Los niños deben imitar a futbolistas, actores... y no a Albert Camus quemándose la comisura de los labios con una colilla.

Quizás si tuviera algo interesante que escuchar no bajaría la rueda del sonotone al mínimo... quizás.

Quizás no debí aprender los conceptos y madurar tan pronto, tanto, que incluso me sobraron años en la escuela y conseguí cumplir el sueño erótico de cualquier adolescente: tirarme a la maestra.

Quizás no debí haber leído a todos aquellos pensadores, a los griegos... quizás.

Quizás no debí comprender tan pronto la complejidad del ser humano, así no justificaría a mi madre, una egoísta que nos abandonó por una vida mejor, ni a mi padre, un alcohólico y la única persona que, entre cogorza y cogorza, milagrosamente (para mi desgracia), ha llegado a conocerme.

Quizás si toda esa gente supiera con que poco esfuerzo realizo todo lo que ellos consideran heroíco, si supieran que aquello en lo que basan sus vidas para mí es un mero pasatiempo sin importancia...

Quizás, si aprendiera a respetar las normas sociales en vez de dar prioridad a la búsqueda de la libertad individual, ese madero no me miraría de reojo a través de sus Ray-ban mientras agita su masculinidad a través de la porra.

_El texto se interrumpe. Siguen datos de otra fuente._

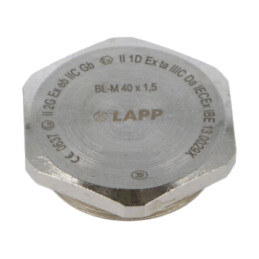 Capac de protecţie; M40; 1,5; IP68; alamă; Acoperire: nichel; 45mm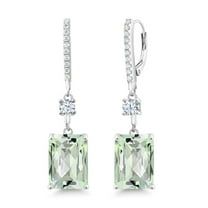 Gem Stone King 13.50 Cttw Green Prasiolite Dangle Earrings for Women | 925 Sterling Silver | Gemstone Birthstone | Emerald Cut 14X10MM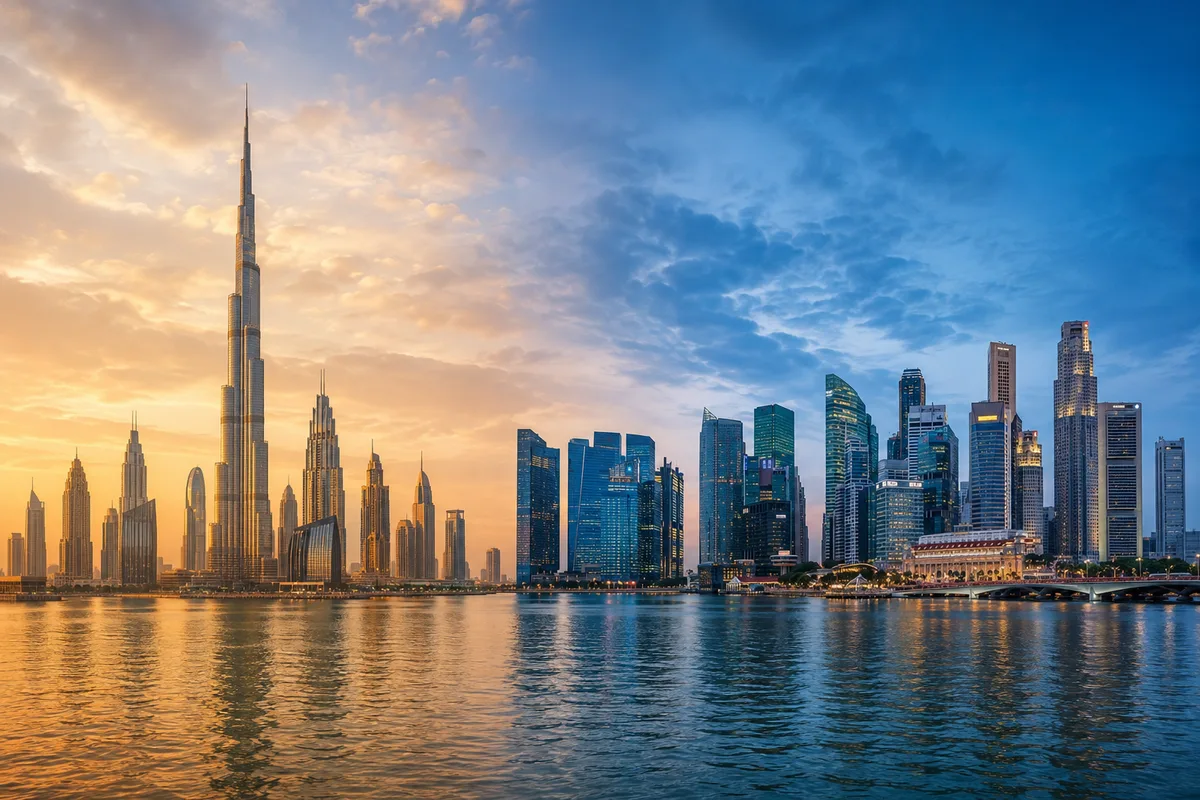 The Dubai skyline with Burj Khalifa blending into Singapore's Marina Bay skyline across one harbour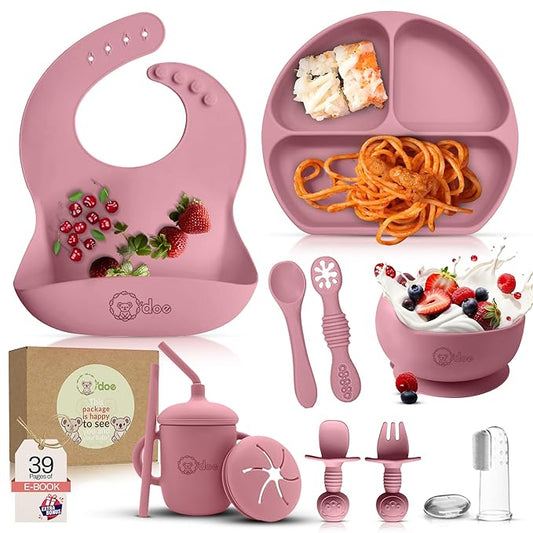 o'doe 11-Piece BPA-Free Silicone Baby Feeding Set | Thick & Soft Suction Plates, Baby Bowls, Wooden Fork & Spoon, and More | Make Mealtime Fun and Easy for Your Little One (Rose, V1)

Quizás si me sumergiera en la más absoluta ignorancia y mantuviera mi percepción dormida habría llegado a ser el hermano que Rusty James siempre ha buscado, y no habría arruinado la vida de los que me rodean.

Y quizás entonces no tendría que observar (por fin) el rio, desde la otra orilla....

Quizás si no hubiera visto esta película con 15 años no me habría marcado tanto.. solo quizás.